* _Exercise goal_:
Copy the records below, changing every "wooden plank wall" to "timber plank wall" and leaving all else as it stands.

────

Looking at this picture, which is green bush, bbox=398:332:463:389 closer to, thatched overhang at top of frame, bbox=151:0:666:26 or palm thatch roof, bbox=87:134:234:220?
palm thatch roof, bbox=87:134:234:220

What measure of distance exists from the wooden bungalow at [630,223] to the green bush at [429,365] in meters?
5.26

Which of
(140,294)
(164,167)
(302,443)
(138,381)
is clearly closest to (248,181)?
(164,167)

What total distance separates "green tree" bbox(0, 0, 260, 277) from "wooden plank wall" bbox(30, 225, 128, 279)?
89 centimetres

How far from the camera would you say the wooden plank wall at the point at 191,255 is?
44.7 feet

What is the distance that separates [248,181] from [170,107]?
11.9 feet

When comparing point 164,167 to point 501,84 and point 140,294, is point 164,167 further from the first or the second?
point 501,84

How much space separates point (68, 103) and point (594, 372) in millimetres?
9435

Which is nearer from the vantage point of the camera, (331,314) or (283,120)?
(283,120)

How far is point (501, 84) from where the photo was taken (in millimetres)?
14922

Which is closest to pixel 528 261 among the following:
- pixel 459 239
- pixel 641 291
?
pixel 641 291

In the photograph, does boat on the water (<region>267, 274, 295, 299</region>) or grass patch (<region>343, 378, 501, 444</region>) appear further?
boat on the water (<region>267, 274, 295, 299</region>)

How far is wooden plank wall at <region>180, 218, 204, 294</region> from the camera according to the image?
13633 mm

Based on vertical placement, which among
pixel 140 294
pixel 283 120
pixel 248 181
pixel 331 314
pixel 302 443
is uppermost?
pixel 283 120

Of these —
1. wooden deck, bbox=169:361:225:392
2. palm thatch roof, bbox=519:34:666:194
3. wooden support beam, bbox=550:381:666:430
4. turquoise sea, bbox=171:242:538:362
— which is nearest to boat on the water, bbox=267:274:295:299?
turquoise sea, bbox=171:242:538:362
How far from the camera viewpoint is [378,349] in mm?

────

* _Written response_:
Looking at this picture, which is green bush, bbox=398:332:463:389 closer to, thatched overhang at top of frame, bbox=151:0:666:26 or palm thatch roof, bbox=87:134:234:220?
palm thatch roof, bbox=87:134:234:220

What measure of distance exists from the wooden bungalow at [630,223] to the green bush at [429,365] in meters?
5.26

Which of
(140,294)
(164,167)
(302,443)
(138,381)
is clearly closest to (248,181)?
(164,167)

What total distance separates "green tree" bbox(0, 0, 260, 277) from "timber plank wall" bbox(30, 225, 128, 279)?
89 centimetres

How far from the camera would you say the timber plank wall at the point at 191,255 is?
44.7 feet

What is the distance that separates [248,181] from [170,107]?
11.9 feet

When comparing point 164,167 to point 501,84 and point 140,294, is point 164,167 further from the first or the second?
point 501,84

How much space separates point (68, 103) and point (594, 372) in millimetres?
9435

Which is nearer from the vantage point of the camera, (331,314) or (283,120)?
(283,120)

How far is point (501, 84) from where the photo was taken (in millimetres)?
14922

Which is closest to pixel 528 261 among the following:
- pixel 459 239
- pixel 641 291
?
pixel 641 291

In the photograph, does boat on the water (<region>267, 274, 295, 299</region>) or grass patch (<region>343, 378, 501, 444</region>) appear further?
boat on the water (<region>267, 274, 295, 299</region>)

How far is timber plank wall at <region>180, 218, 204, 294</region> from the camera according to the image?
13633 mm

Based on vertical placement, which among
pixel 140 294
pixel 283 120
pixel 248 181
pixel 331 314
pixel 302 443
is uppermost?
pixel 283 120

Of these —
1. wooden deck, bbox=169:361:225:392
2. palm thatch roof, bbox=519:34:666:194
3. wooden support beam, bbox=550:381:666:430
4. turquoise sea, bbox=171:242:538:362
— which is nearest to boat on the water, bbox=267:274:295:299?
turquoise sea, bbox=171:242:538:362
How far from the camera viewpoint is [378,349] in mm?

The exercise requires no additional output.